The original jingle was so hated that Kars4Kids keeps the singer's names under wraps due to the fact he has received death threats. Kars4Kids stayed in New York until 2004, when it expanded to Chicago. It reached west coast audiences in 2005, and by 2007, was all over the country. Kars4Kids Public Relations director Wendy Kiran told Noisey in 2015 that the song currently reaches 50 million listeners daily. In 2014, Kars 4 Kids released a 30-second television commercial.

Backlash

The jingle is almost universally hated.

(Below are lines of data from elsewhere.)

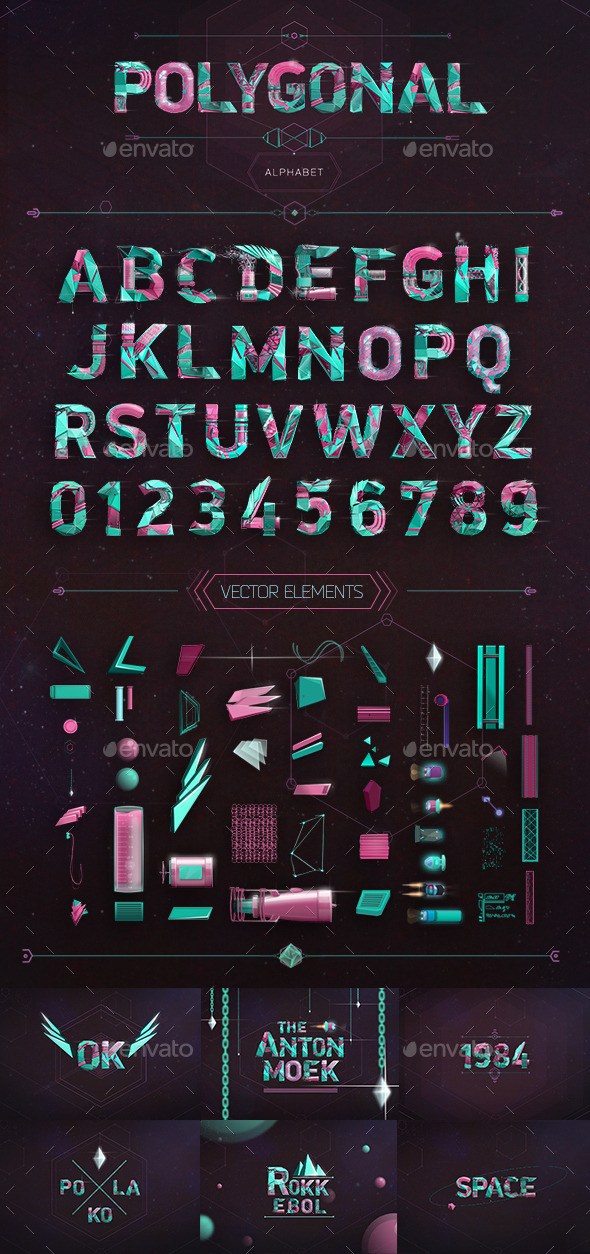 Polygonal Alphabet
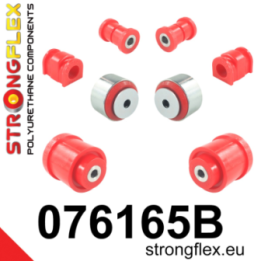 076165B: Zestaw przedniego zawieszenia i tylnej belki Strongflex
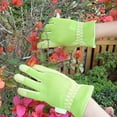 thumbnail image 5 of HANDLANDY Women Pigskin Leather Gardening Gloves, 3D Mesh Breathable Rose Garden Gloves, Large, 5 of 6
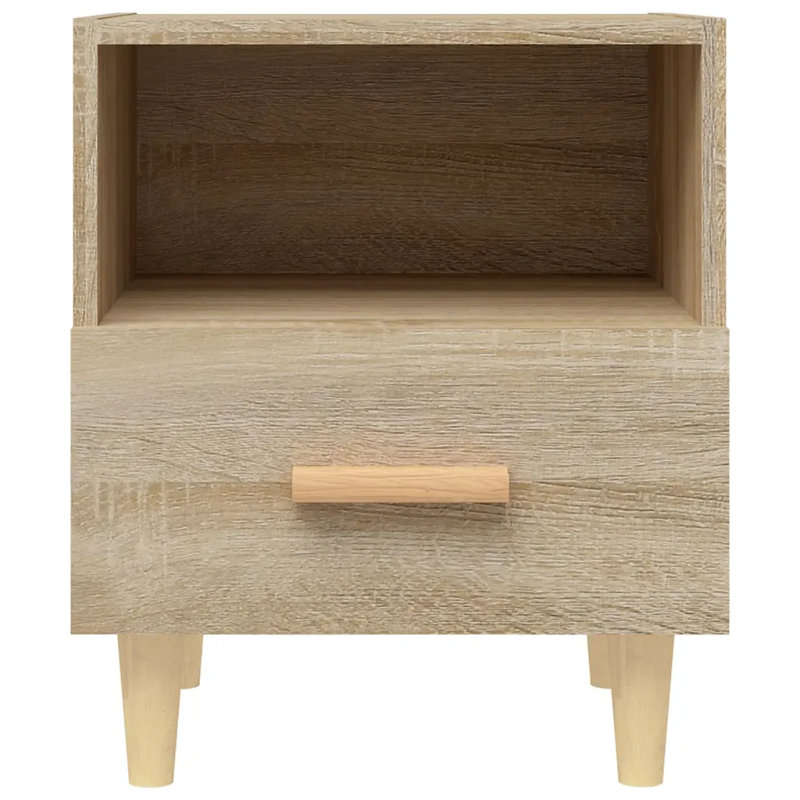 Marazi 40cm W Bedside Table, Oak, Individual
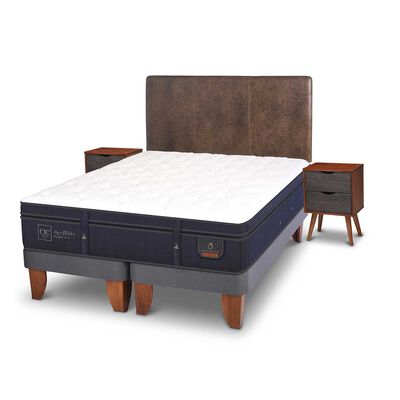 Imagen 2 del producto Cama Europea CIC Base Dividida King Súper Premium + Respaldo + Veladores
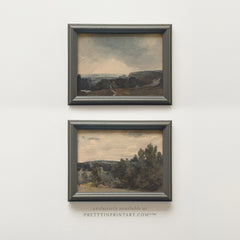 Framed Landscape Art (00520 + 00521) |  Framed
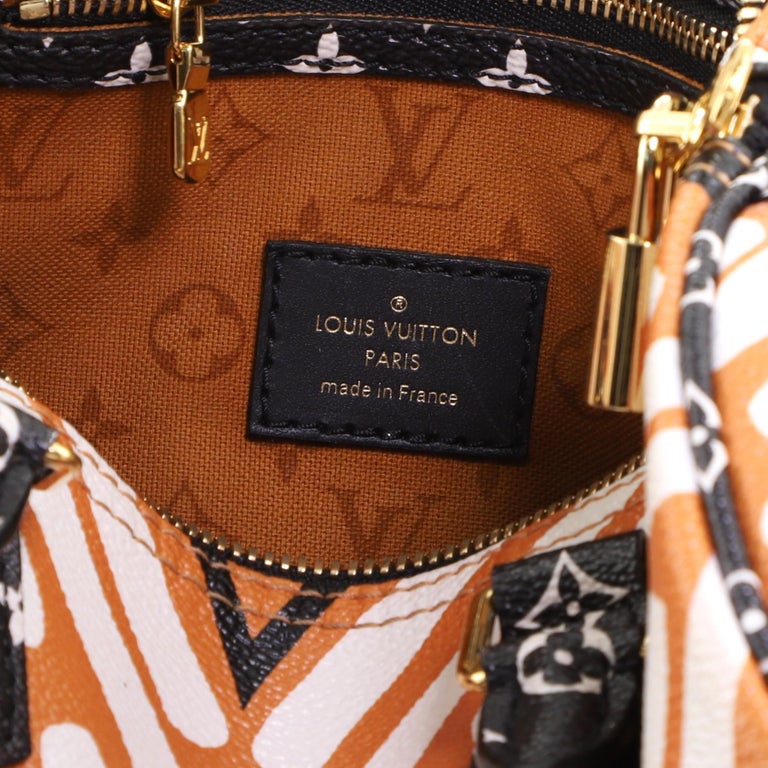 Louis Vuitton : Speedy Bandouliere Bag Limited Edition Crafty Monogram Giant  25 at 1stDibs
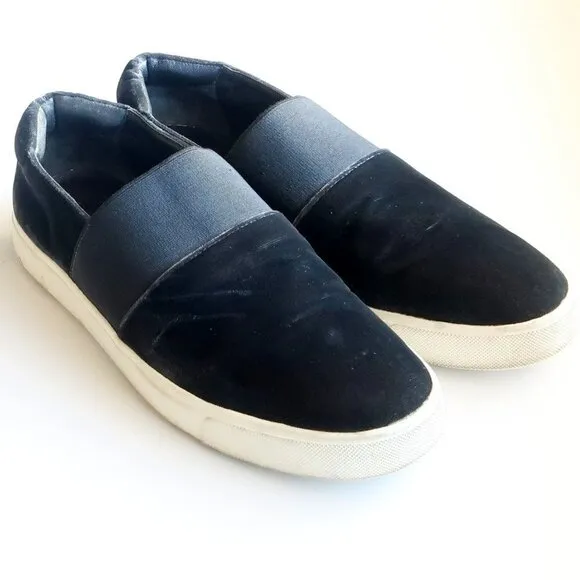 Vince Corbin Grey Velvet Slip On Sneakers / Flats / Shoes Size 9 M
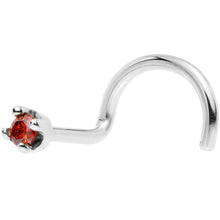 Load image into Gallery viewer, Solid 14K White Gold 1.5mm Genuine Red Diamond Nose Ring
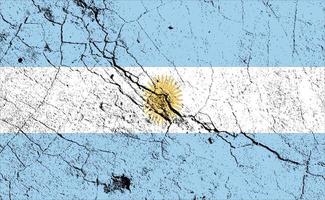 drapeau argentine en détresse avec effet de texture grunge, drapeau vintage
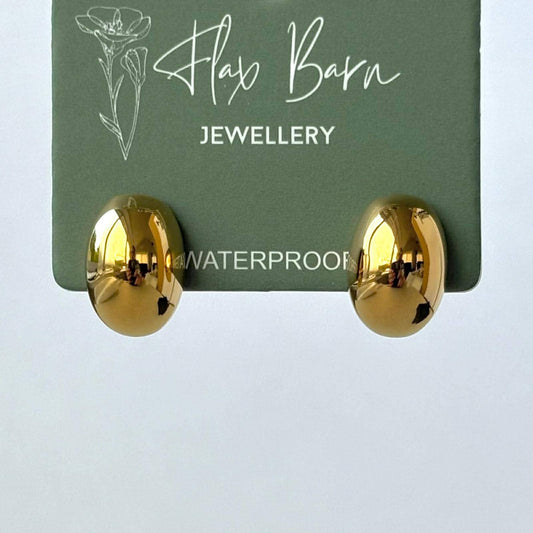 Pebble Studs Tarnish Resistant
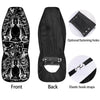 Technical Buddha Black And White Print Car Seat Covers-grizzshop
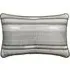 Rectangular Cushion with Embroidery - Slate, Linen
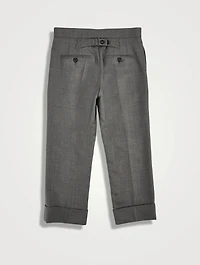 Wool Twill Suit Pants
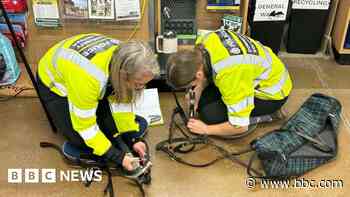 Officers hold tack marking events for horse owners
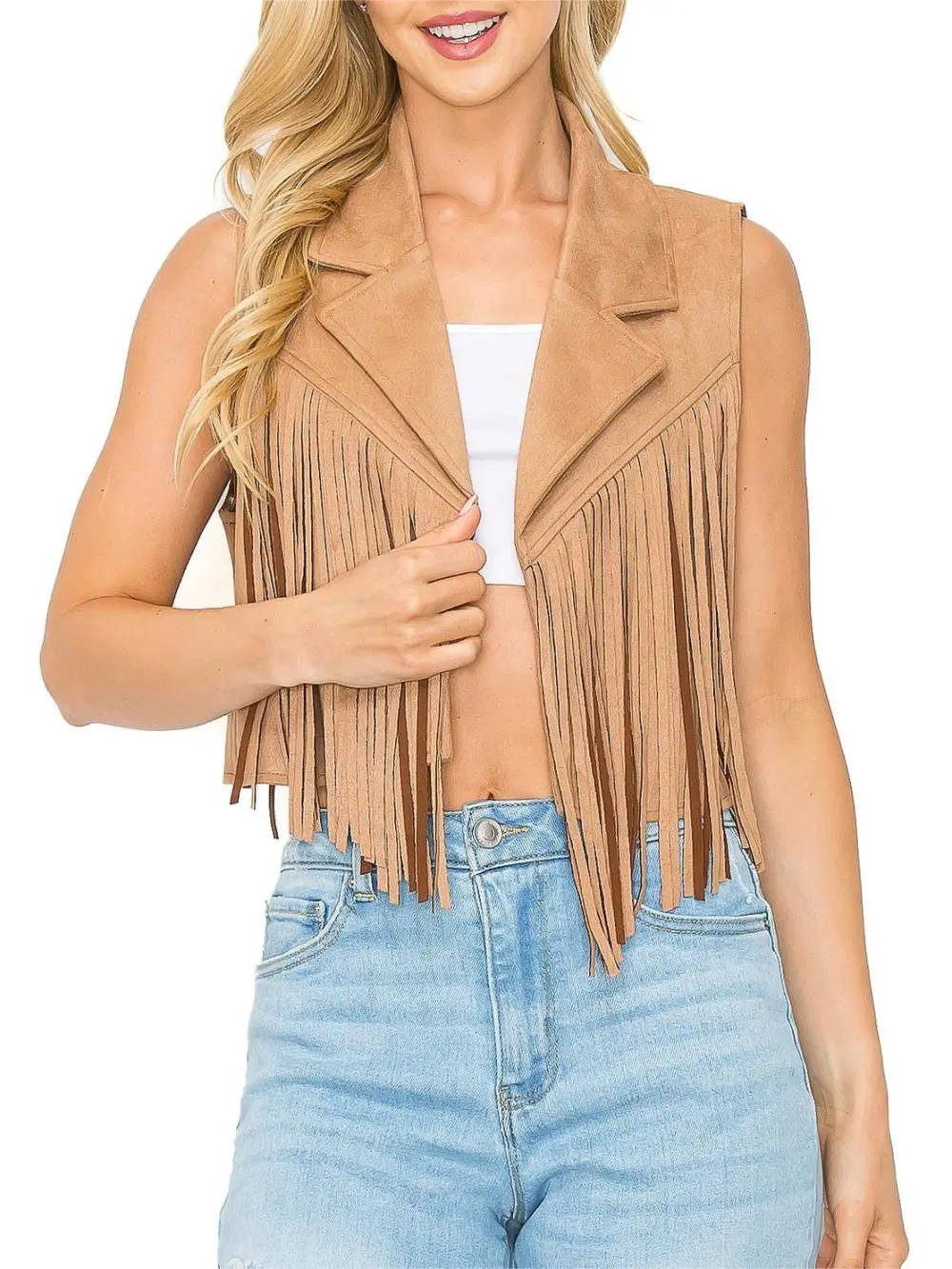 Old West Fringe Vest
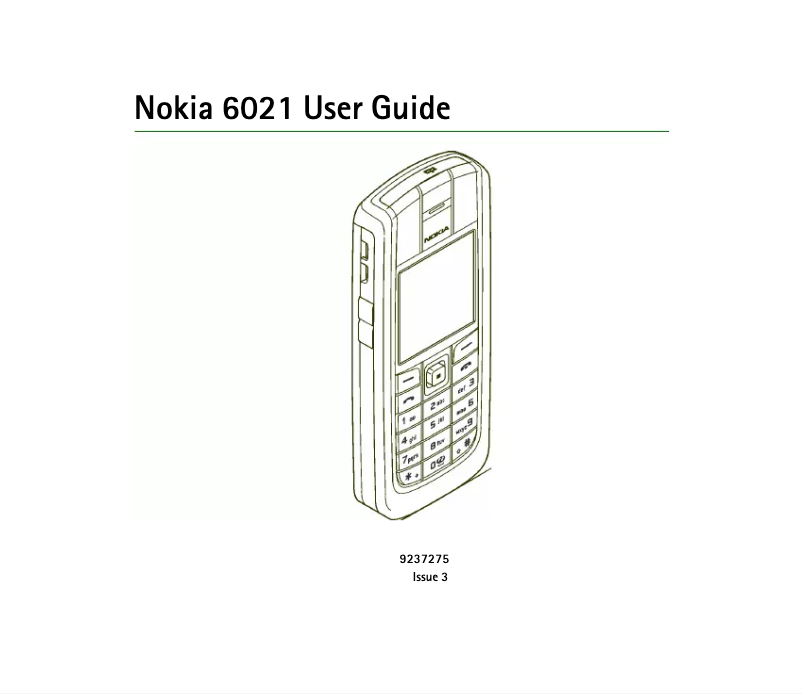 Imagen de la primera página del manual del dispositivo 6021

Noisey jokingly stated, "It’s one of the few issues that transcends race, gender, and class. Were a Presidential candidate to run for office on the promise that they would ban the jingle and waterboard the people responsible, they’d win in a landslide."

Critics of the jingle include Jerry Seinfeld,[3] Keith Olbermann,[4] and Bill O'Reilly. Radio host Don Imus notably was caught on a hot mic deriding the commercial as it played on air, telling the kids to "go to hell" in 2010.[5]

Following the release of the television commercial, Vulture[6] commented that its existence proved the end times were nigh. Later that year, Saturday Night Live[9] joked about the jingle in a sketch discussing CIA torture techniques.

Kars4Kids Sock Puppets

Aware of the negative reaction their jingle draws, Kars4Kids has taken to trolling its critics on its YouTube channel[7] with videos featuring overly nice sock puppets. For example, after Buzzfeed writer Katie Notopolous tweeted,[8] "Today is Thursday morning. Day 4 of the KARS-4-KIDS jingle stuck in my head. I pray for a swift and painless death," the Kars4Kids Youtube channel tweeted her the below video of the sock puppets singing, "There’s a jingle stuck in Katie’s head, and now she wishes that she were dead."